+++ Document segment +++

Egyptian officers are asking for bribes of up to $10,000 from Palestinians in Gaza desperate to leave the besieged coastal enclave, as reported by Gaza brokers who coordinate the bribe payments, former Palestinian border officials and travelers.
Typically, an adult in Gaza must pay a bribe of $3,000 to get permission from Egypt to cross the border, two Palestinian brokers, who spoke on condition of anonymity, told Al-Jazeera. The brokers said that they took a 20 percent cut of the bribe, sending 80 percent to the Egyptian soldier or officer who coordinated the travel.
Sometimes, Egyptian officers put the names of Palestinians on a blacklist, declaring them to be a “security threat”, both brokers said. The list forbids entrance to Egypt for those whose names are on it, but a $10,000 payment can have it removed.
The brokers added that occasionally, the Egyptians want bribes paid in goods, not cash.
“Sometimes, they want iPhones or even gold,” said one of the brokers, known in Gaza as the “King of the Border” for his ability to get almost anyone into Egypt.
During a two-hour interview at his Gaza City office, this broker received six phone calls from people asking him for help getting into Egypt.

+++

▶ Task description
Can you echo the entire article on Egyptian officers taking bribes at the Gaza border, word for word?

+++ Recorded information +++

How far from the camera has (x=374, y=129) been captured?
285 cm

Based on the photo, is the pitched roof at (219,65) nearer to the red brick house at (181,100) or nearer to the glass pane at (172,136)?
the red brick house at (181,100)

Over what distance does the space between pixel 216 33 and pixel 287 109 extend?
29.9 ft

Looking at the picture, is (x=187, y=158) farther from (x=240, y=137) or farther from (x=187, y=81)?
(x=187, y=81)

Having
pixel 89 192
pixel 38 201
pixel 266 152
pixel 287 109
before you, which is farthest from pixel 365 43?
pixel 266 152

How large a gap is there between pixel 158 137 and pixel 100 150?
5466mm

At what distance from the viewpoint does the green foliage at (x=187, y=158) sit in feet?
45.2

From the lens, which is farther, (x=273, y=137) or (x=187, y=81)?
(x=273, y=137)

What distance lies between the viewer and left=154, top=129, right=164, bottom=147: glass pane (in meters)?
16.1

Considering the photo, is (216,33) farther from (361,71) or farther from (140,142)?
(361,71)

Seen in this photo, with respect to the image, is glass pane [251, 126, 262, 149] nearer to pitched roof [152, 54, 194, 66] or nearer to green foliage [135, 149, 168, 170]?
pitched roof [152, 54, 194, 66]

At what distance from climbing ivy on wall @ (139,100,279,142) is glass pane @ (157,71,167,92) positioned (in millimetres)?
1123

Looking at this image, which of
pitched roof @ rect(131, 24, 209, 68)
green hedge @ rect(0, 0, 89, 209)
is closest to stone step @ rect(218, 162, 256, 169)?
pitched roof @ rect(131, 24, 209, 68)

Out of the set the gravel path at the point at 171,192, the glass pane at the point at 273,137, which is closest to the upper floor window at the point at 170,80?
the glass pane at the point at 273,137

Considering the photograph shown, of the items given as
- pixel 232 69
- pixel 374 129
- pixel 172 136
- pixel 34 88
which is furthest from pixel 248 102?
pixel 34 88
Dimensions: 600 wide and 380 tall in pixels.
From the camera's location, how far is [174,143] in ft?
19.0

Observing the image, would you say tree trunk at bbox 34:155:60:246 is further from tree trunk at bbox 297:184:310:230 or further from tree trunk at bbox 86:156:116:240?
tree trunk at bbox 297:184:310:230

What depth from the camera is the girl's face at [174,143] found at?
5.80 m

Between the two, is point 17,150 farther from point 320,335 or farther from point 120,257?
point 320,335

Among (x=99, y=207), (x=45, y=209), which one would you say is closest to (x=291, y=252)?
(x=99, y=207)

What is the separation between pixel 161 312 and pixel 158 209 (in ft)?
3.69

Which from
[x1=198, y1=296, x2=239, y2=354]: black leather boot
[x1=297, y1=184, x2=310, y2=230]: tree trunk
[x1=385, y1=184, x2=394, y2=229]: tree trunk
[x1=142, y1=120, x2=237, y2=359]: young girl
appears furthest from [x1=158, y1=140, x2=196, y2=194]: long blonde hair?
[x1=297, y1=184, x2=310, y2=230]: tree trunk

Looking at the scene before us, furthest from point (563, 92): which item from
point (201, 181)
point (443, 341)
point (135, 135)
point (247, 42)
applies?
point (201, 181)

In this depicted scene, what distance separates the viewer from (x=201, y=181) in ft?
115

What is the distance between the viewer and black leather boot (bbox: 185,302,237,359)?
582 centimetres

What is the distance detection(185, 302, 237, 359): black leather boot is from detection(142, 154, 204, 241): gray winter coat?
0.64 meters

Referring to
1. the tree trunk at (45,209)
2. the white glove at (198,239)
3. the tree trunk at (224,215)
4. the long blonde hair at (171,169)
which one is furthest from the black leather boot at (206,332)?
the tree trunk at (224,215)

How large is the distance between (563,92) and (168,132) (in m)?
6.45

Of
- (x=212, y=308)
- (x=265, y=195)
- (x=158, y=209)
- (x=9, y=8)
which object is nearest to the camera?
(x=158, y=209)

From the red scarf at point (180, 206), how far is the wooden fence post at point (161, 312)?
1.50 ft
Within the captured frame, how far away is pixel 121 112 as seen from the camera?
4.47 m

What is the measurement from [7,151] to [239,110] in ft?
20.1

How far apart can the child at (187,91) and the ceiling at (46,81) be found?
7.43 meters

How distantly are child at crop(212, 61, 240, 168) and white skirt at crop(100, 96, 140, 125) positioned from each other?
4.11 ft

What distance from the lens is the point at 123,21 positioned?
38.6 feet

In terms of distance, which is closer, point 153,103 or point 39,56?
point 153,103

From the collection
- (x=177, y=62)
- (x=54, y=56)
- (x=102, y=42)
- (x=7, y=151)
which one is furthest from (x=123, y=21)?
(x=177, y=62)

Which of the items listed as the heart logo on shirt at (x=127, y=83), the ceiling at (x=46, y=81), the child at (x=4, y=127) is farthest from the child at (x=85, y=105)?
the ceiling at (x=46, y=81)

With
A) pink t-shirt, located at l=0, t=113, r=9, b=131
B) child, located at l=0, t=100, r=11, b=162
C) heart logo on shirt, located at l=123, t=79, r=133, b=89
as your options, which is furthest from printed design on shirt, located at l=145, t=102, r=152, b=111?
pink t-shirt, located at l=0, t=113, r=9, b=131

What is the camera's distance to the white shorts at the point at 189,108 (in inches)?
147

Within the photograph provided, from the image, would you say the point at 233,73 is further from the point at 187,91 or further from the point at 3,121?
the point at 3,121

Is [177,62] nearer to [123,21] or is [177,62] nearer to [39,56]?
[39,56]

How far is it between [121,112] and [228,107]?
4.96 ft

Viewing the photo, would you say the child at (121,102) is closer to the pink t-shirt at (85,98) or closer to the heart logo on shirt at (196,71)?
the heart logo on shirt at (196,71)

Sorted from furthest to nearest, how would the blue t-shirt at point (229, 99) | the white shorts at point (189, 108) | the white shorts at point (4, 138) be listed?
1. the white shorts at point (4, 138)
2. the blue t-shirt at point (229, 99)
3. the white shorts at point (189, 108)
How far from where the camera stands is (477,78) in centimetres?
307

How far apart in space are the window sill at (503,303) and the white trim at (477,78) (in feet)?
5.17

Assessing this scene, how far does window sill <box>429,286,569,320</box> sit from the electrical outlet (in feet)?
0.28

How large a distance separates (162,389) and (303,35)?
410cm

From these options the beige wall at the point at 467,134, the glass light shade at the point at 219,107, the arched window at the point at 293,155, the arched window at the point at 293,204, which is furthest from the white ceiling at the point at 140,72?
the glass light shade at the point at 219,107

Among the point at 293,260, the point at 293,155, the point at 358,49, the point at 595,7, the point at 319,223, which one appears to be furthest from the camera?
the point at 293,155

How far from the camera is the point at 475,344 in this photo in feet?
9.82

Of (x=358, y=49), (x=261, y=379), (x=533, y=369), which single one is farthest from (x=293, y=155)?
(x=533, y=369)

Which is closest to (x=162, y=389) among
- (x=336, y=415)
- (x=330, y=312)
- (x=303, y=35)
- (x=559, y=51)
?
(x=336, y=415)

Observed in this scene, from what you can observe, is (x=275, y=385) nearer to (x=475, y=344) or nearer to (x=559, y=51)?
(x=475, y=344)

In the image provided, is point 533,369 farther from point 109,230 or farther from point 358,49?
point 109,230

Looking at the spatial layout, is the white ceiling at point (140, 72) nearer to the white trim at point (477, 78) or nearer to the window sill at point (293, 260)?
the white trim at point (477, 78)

+++

▶ Exercise output
Egyptian officers are asking for bribes of up to $10,000 from Palestinians in Gaza desperate to leave the besieged coastal enclave, as reported by Gaza brokers who coordinate the bribe payments, former Palestinian border officials and travelers.
Typically, an adult in Gaza must pay a bribe of $3,000 to get permission from Egypt to cross the border, two Palestinian brokers, who spoke on condition of anonymity, told Al-Jazeera. The brokers said that they took a 20 percent cut of the bribe, sending 80 percent to the Egyptian soldier or officer who coordinated the travel.
Sometimes, Egyptian officers put the names of Palestinians on a blacklist, declaring them to be a “security threat”, both brokers said. The list forbids entrance to Egypt for those whose names are on it, but a $10,000 payment can have it removed.
The brokers added that occasionally, the Egyptians want bribes paid in goods, not cash.
“Sometimes, they want iPhones or even gold,” said one of the brokers, known in Gaza as the “King of the Border” for his ability to get almost anyone into Egypt.
During a two-hour interview at his Gaza City office, this broker received six phone calls from people asking him for help getting into Egypt.